- _Passage to read_
((

The grisailles pieces underneath tell the story of Cortés' disembarkation and his initial meetings with the Indian locals and emissaries sent out by Moctezuma, as well as a paralleled representation of the story shown above. The remaining portions of the mural, in vivid color, go in detail about the actual conquest of the Mexican people in Cuernavaca as well as the fights and societal changes which took place after the conquest. Starting from the first panel, Rivera shows the fights which took place during the Spanish conquest. He portrays Aztec warriors and Spanish soldiers in their traditional war gear, showing the stark contrast between the metal uniforms of the Spaniards and the colorful war costumes of the Aztecs with their spiked wooden clubs. The mural moves on to show the defeat of the Indians in Cuernavaca and the events which took place afterwards, during Spanish rule. Rivera depicts the building of the Palace of Cortés by Indian slaves and then shows them as laborers for the Spanish ruled state of Morelos, in which they were predominantly sugarcane cutters.

Rivera then proceeds to show the religious history and details the conversions by Catholic priests which took place throughout Mexico. The conversions are shown to be seemingly peaceful but also show the cruelty behind such conversions and what happened to the Indians throughout them. In the smaller piece above the doorway towards the end of the corridor, Rivera depicts persecutions and burning of Indian heretics by the Spanish, which mirrors the Aztec sacrifices that Rivera placed at the beginning of the mural. The last panel shows an image of Emiliano Zapata – a main and important figure in the Mexican revolution – depicting liberation from Spanish colonial rule.

==Interpretation==
Rivera made sure that he could choose the subject of this mural. Because he was working on his mural for the National Palace at the time, he decided to continue with his theme of Mexico's history in relation to Spanish conquest and the hardships natives endured because of it. Rivera portrays the dominance of the Spanish over the Indians in warfare and the violence which the Indians endured. Although the mural focuses on the accurate depiction of Mexico's history and its people's experiences with European conquest, it also is meant to show the nationalism of the Mexican people who were affected by such conquest. Through Rivera's idealistic depiction of Mexico and a darker, more negative depiction of the European world, one can see a message of Mexican integrity. In Rivera's opinion, the indigenous peoples were a perfect picture of resistance against colonialism and Mexican independence.

Due to the subject of the mural and the backstory of its commission, there are many political interpretations of Rivera's work. A major political message throughout the mural is that of European invasion of Mexico and its culture. Rivera uses the influence of Italian renaissance compositional form, such as the grisailles, to show that European existed in the past and still currently exists. Rivera placed a small painting of an Aztec human sacrifice at the beginning of the corridor in order to allude to the brutalities committed by Spanish invaders, showing the exchange of Mexican culture's cruelty for the cruelty of Spanish culture. However, the final images of Zapata symbolize Mexico's liberation from Europe and colonialism.

==Controversy and irony==
Prior to working on this piece, Rivera was a steady member of the Mexican Communist Party. He was a strong supporter of Karl Marx and a strong nationalist and anti-imperialist. Rivera's murals were known for having heavy political connotations with references to Marx and other revolutionary figures. Despite this, Dwight Morrow, the U.S. Ambassador and an American capitalistic, commissioned Rivera for the piece. Because of Rivera's agreement to complete this project and others within the United States and for the Mexican government, the Mexican Communist Party began to doubt his loyalty to their cause. They ultimately kicked Rivera out of the party and he later went to the U.S. in order to work on other pieces.

))

- _Given entries_
((

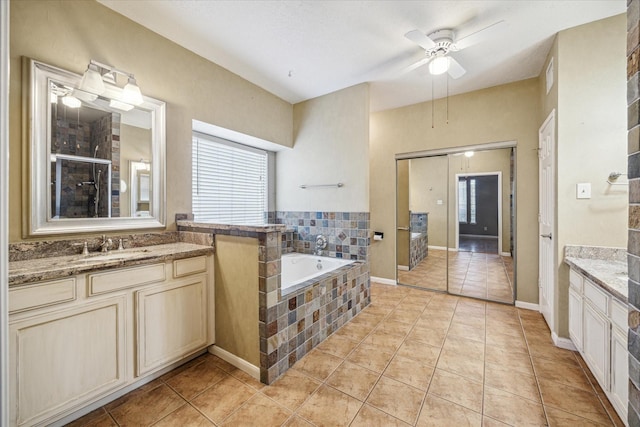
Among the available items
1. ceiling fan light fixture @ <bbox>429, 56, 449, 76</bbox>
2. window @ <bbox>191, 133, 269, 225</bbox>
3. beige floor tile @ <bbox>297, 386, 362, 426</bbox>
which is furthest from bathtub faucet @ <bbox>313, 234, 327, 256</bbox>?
ceiling fan light fixture @ <bbox>429, 56, 449, 76</bbox>

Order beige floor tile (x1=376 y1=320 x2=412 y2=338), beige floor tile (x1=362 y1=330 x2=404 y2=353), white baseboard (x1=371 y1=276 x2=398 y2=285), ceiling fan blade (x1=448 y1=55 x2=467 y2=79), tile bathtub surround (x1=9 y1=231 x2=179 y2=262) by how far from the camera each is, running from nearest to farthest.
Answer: tile bathtub surround (x1=9 y1=231 x2=179 y2=262), beige floor tile (x1=362 y1=330 x2=404 y2=353), ceiling fan blade (x1=448 y1=55 x2=467 y2=79), beige floor tile (x1=376 y1=320 x2=412 y2=338), white baseboard (x1=371 y1=276 x2=398 y2=285)

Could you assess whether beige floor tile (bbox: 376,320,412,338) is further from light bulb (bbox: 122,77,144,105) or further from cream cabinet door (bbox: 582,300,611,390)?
light bulb (bbox: 122,77,144,105)

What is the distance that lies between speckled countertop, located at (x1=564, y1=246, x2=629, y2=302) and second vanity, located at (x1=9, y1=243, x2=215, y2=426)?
2.58m

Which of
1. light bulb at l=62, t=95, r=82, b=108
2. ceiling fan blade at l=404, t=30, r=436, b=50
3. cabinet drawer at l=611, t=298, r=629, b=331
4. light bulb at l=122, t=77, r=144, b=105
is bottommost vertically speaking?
cabinet drawer at l=611, t=298, r=629, b=331

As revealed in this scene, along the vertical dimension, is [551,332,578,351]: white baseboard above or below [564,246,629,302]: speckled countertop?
below

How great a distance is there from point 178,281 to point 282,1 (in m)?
2.20

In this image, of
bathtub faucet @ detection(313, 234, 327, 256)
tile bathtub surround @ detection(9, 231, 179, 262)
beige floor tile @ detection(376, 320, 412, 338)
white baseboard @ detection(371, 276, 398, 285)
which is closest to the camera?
tile bathtub surround @ detection(9, 231, 179, 262)

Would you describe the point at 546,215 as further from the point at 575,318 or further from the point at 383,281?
the point at 383,281

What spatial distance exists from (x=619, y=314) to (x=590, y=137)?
1.42m

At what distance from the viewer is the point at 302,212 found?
370 cm

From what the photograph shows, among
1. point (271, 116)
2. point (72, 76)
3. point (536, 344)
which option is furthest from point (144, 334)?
point (536, 344)

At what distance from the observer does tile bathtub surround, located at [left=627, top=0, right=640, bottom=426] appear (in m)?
0.79

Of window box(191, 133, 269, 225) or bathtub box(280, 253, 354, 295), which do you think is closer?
window box(191, 133, 269, 225)

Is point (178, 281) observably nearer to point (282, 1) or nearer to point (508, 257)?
point (282, 1)
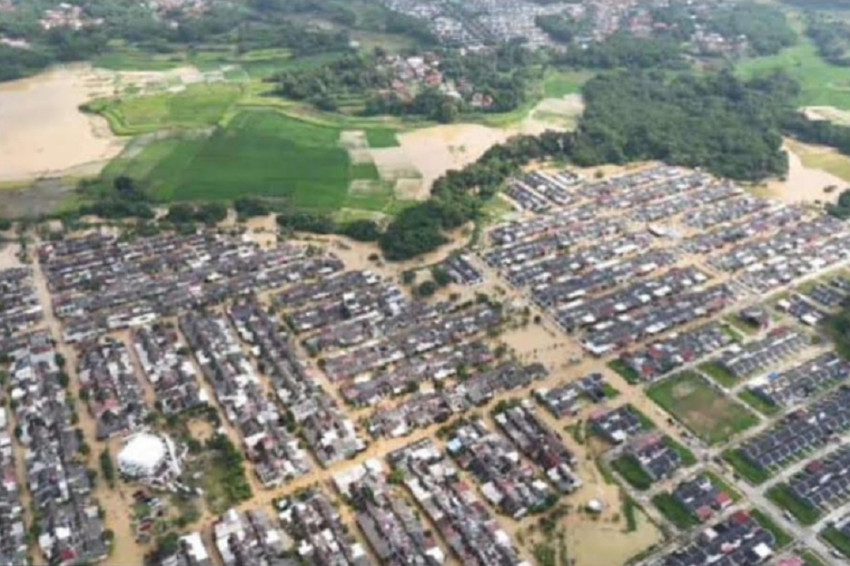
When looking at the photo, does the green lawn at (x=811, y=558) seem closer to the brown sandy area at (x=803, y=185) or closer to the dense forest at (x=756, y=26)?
the brown sandy area at (x=803, y=185)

))

- _Required actions_
• 1. According to the Rivera mural passage, what work were the Indian laborers in Morelos predominantly doing?
• 2. Reproduce word for word the portion of the Rivera mural passage from "Rivera then proceeds" up to and including "Spanish colonial rule.".

- _Answer section_
• 1. They were predominantly sugarcane cutters.

• 2.
Rivera then proceeds to show the religious history and details the conversions by Catholic priests which took place throughout Mexico. The conversions are shown to be seemingly peaceful but also show the cruelty behind such conversions and what happened to the Indians throughout them. In the smaller piece above the doorway towards the end of the corridor, Rivera depicts persecutions and burning of Indian heretics by the Spanish, which mirrors the Aztec sacrifices that Rivera placed at the beginning of the mural. The last panel shows an image of Emiliano Zapata – a main and important figure in the Mexican revolution – depicting liberation from Spanish colonial rule.